Mais où sont les révolutionnaires ? Enfants du mur de Berlin, de Zapata et de Mao, depuis un an bientôt, ils se sont accaparé les murs de la rue Mohamed Mahmoud près de Tahrir, les transformant en dazibao[2] illustrés et colorés. Or, « ON » (= le gouvernement ?) a décidé de repeindre les murs en jaune afin « d’embellir la Place Tahrir » en effaçant toute expression révolutionnaire. Tels les Mexicains qui, incendie après incendie rebâtissaient leur hacienda sur la terre qu’ils revendiquaient, les jeunes, artistes révolutionnaires, dans le style « révolution culturelle », se réapproprient « leurs » murs et s’y expriment plus durement encore. « Efface encore, régime de trouillards, efface, efface et je continuerai à dessiner. »
Moins médiatisées, sauf lorsqu’elles sont en niqab, les femmes aussi manifestent.[3] Un Mouvement pour la Femme Egyptienne s’est créé rassemblant 33 ONG, des mouvements féministes et indépendants. Objectif numéro un : faire entendre leur voix au sein de la nouvelle assemblée constituante et plus particulièrement sur l’article 36 de la constitution qui dit qu’il y a égalité de droits homme-femme « Tout en étant conforme aux principes de la charia islamique », ce qui laisse toute liberté d’interprétation au législateur et une application différente selon le juge. Plus grave, à Minya, dans le Delta, l’excision, officiellement interdite, a été relancée par certains membres des Frères musulmans, sans aucune protestation de personne…
« Masr raya fen ? » vers son destin, Inshaallah, mais lequel ?

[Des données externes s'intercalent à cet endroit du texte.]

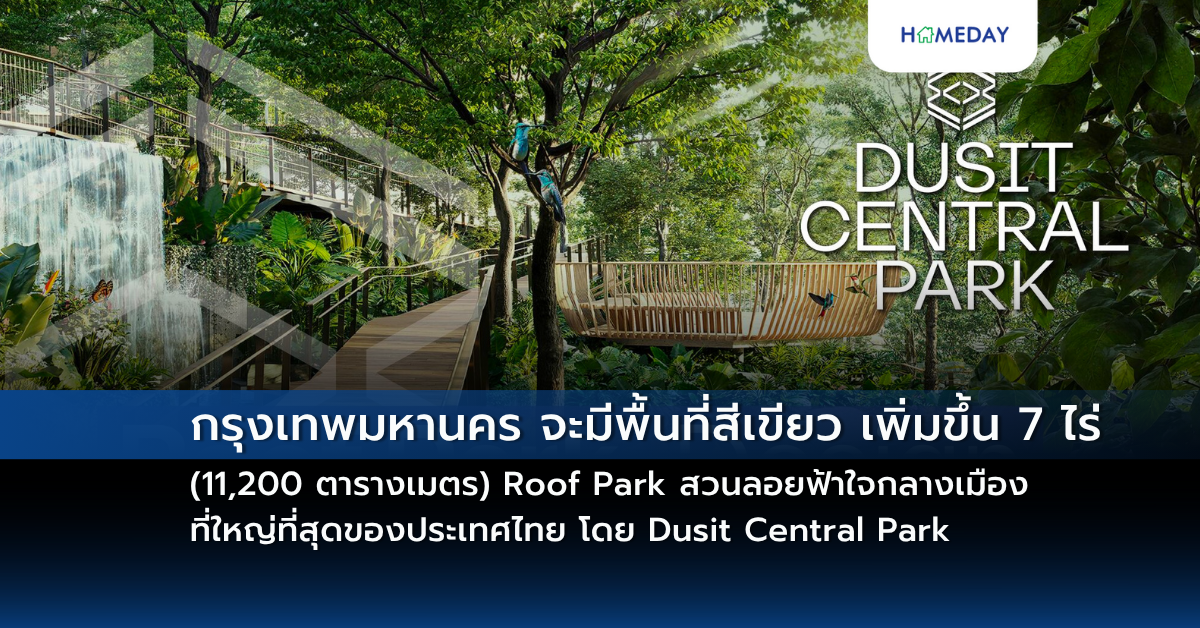 แสนสิริ เขย่าตลาดอสังหาฯ พิสูจน์ความแกร่ง สร้างปรากฏการณ์ใหม่ Sold Out 100% “demi Rama 9 – Mengjai” ก่อนวันพรีเซลล์ถึง 1 สัปดาห์! (copy)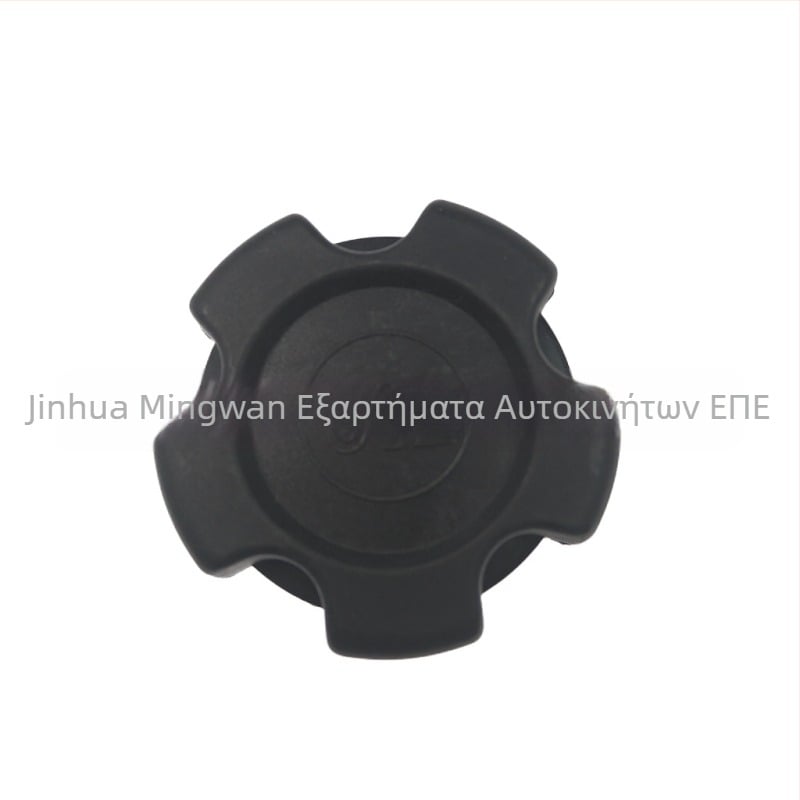 Καπάκι λαδιού / καπάκι ρεζερβουάρ καυσίμου για Nissan New Gold Cup, μοντέλο 15255-D5502 / 15255 D5502; συμβατό με Nissan New Gold Cup; σκοπός: καπάκι λαδιού / καπάκι ρεζερβουάρ.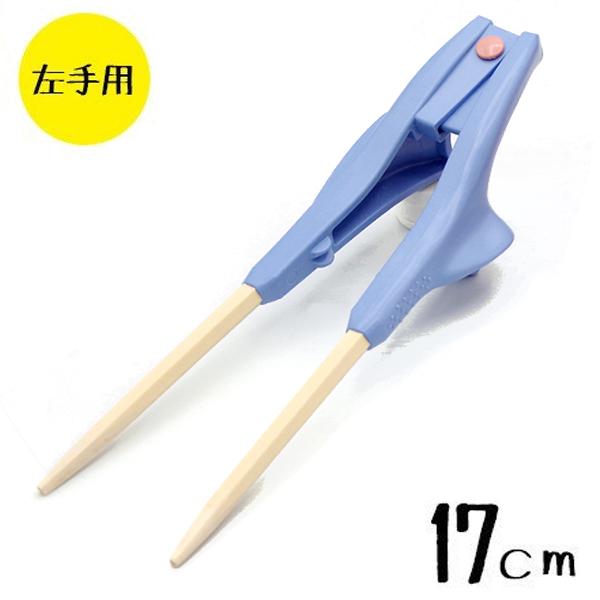 箸ぞうくん Mini 左手用 水色 Sm 1 子供用 6 9歳 17cm 日本製 練習用 食洗機対応 食事補助 自助具 ウインド ライフスタイル 生活雑貨のmofu 通販 Paypayモール
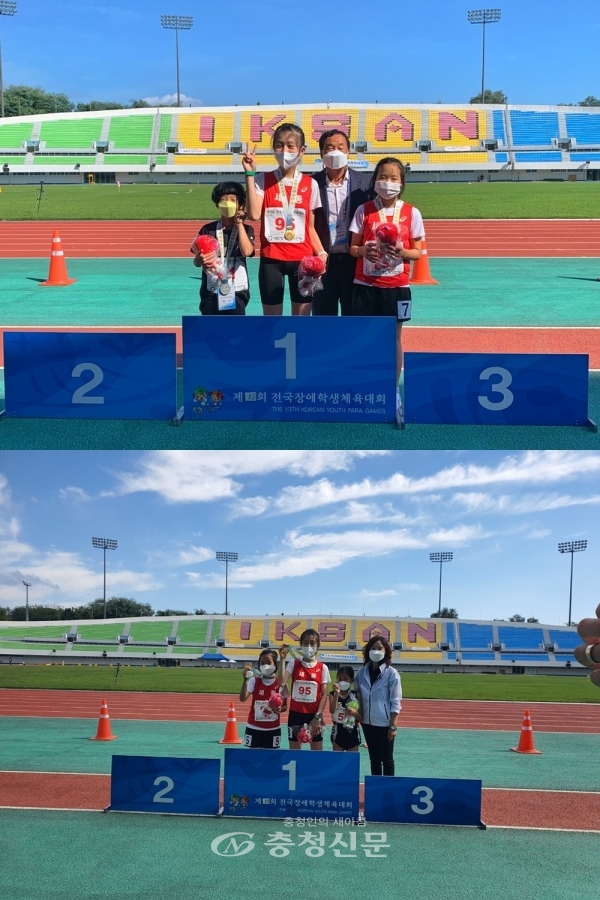 세종시 학생 선수들이 '제15회 전국장애학생체육대회'에서 금·은·동 메달을 획득하는 쾌거를 달성했다.(사진=세종시육상연맹 제공)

Corinne EUGENE DIT ROCHESSON
Enseignante au Caire en histoire-géographie dans des établissements francophones égyptiens
[1] Le TCF : le Test de Connaissance du Français
[2] Dazibao : littéralement « journal à grands caractères ». En Chine c’est une affiche rédigée par un simple citoyen, traitant d’un sujet politique ou moral, et placardée pour être lue par le public. Par extension, et au sens figuré, le mot est employé pour désigner des publications non officielles.